— Как! — говорил я. — Эта семья была счастлива… Этот человек обращался с детьми лучше, чем их настоящий отец… мать любила его, была счастлива с ним… Да этого дрянного, испорченного мальчишку следует просто высечь… Но сколько я ни спорил потом, никто из этих передовых писателей не понял меня».
Толстого принимали в Германии за немца, а в Англии — за англичанина (так безукоризненно говорил он по-немецки и по-английски, как, впрочем, и по-французски), а сам Толстой, возвращаясь из-за границы, еще более убеждался в том, что нет лучше жизни, как косить с яснополянским мужиком Тихоном. Во Франции он отмечает как главную прелесть здешней жизни «чувство социальной свободы», но вскоре же разочаровывается в ней, посмотрев казнь гильотиной: «…А толпа отвратительная, отец, который толкует дочери, каким искусным удобным механизмом это делается… Закон человеческий — вздор!» Расхваливаемый либеральными оптимистами буржуазный прогресс вызывает отвращение у Толстого, он считает себя человеком занятым и потому не прогрессистом, так же как не прогрессисты мужики, земледельцы, занятые чиновники. Посещая в Швейцарии места, где жил Руссо, Толстой думает о новой системе воспитания, которую и пытается применить по возвращении из-за границы в своей яснополянской школе, но эта система оказывается явно неподходящей для народного образования в России.

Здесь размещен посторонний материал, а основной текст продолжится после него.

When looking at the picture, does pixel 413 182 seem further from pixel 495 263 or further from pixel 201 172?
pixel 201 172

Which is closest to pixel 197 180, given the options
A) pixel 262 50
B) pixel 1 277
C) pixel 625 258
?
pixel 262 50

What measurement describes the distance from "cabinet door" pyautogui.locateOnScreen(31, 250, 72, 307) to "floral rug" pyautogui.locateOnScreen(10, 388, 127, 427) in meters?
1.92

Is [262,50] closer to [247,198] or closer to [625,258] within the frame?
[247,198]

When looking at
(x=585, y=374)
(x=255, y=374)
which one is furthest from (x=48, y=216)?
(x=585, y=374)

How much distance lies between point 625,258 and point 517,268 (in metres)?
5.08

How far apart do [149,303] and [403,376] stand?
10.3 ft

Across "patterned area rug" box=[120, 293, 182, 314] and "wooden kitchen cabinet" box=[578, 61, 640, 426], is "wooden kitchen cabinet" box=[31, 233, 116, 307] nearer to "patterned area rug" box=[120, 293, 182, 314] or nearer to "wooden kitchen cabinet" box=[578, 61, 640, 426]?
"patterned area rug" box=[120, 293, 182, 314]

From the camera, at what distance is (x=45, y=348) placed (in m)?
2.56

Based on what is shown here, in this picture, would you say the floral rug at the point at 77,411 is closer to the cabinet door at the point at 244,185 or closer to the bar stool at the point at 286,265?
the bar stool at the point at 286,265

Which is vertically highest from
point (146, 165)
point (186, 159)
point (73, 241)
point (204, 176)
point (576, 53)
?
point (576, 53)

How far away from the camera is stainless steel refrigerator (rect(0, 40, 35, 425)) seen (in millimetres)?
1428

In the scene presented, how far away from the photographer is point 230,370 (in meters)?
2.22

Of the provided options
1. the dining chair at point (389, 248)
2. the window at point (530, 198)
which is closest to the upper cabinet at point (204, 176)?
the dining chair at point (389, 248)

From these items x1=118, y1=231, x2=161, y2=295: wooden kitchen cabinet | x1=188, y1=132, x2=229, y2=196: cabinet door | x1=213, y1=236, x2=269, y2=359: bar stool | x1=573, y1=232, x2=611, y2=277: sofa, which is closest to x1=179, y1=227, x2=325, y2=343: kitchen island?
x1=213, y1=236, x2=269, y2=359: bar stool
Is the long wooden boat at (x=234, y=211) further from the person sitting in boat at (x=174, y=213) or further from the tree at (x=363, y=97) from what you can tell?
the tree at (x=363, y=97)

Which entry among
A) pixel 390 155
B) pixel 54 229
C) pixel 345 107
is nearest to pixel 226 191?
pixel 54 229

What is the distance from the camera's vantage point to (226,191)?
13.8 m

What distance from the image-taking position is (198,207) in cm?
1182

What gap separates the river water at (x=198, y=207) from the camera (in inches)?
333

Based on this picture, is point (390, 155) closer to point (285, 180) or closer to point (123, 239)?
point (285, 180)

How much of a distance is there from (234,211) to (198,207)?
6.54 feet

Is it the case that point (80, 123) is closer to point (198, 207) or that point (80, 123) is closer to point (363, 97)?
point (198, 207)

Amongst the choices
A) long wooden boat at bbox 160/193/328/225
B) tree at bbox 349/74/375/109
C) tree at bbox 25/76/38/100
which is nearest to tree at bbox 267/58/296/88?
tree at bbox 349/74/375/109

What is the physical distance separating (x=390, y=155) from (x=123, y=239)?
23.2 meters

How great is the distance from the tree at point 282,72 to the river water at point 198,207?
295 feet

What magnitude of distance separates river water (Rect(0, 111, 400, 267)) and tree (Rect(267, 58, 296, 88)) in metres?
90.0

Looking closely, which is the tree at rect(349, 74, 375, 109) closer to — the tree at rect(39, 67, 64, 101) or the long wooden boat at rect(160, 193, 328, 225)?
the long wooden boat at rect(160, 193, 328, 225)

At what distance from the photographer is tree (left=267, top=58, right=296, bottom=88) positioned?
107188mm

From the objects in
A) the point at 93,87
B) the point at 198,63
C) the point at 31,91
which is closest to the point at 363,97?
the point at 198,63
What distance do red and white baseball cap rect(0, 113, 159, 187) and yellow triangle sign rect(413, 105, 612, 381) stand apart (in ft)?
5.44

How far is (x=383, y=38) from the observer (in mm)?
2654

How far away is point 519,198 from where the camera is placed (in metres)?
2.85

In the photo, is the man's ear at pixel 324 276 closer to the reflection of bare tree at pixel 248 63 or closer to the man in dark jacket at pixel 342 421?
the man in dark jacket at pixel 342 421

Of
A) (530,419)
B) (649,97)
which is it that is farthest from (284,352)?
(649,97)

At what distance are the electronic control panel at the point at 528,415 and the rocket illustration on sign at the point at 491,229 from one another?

Нет, русские писатели знают цену Европе, ее культурным ценностям. Достоевский называл Европу второй родиной для русского человека, которому бесконечно дороги, может быть, дороже, чем самим европейцам, ее «священные камни». Сокровища культуры и искусства Европы всякий раз вызывали в русском писателе чувство огромной эстетической радости и благодарности. Но Европа — это не одни только «священные камни», и не ими она, по совести говоря, живет в новое время. Европой «тычут в глаза» русские прогрессисты, выдавая ее за образец цивилизации и социального порядка, женской эмансипации и недомостроевского воспитания, но все дело в том, что Европа давно уже не может морально взять на себя такое учительство.
С желчной своей прямотой Щедрин писал о когда-то любимой им стране: «Сверх того, для нас, иностранцев, Франция, как я уже объяснил это выше, имела еще особливое значение — значение светоча… Поэтому как-то обидно делается при мысли, что этот светоч погиб. Да и зрелище неизящное выходит: все был светоч, а теперь на том месте, где он горел, сидят ожиревшие менялы и курлыкают». У этого ожиревшего менялы-буржуа, по словам Щедрина, «сонливая простота воззрений», «буржуа ни героизм, ни идеалы уже не под силу. Он слишком отяжелел, чтобы не пугаться при одной мысли о личном самоотвержении»; «эта безыдейная сытость не могла не повлиять и на жизнь».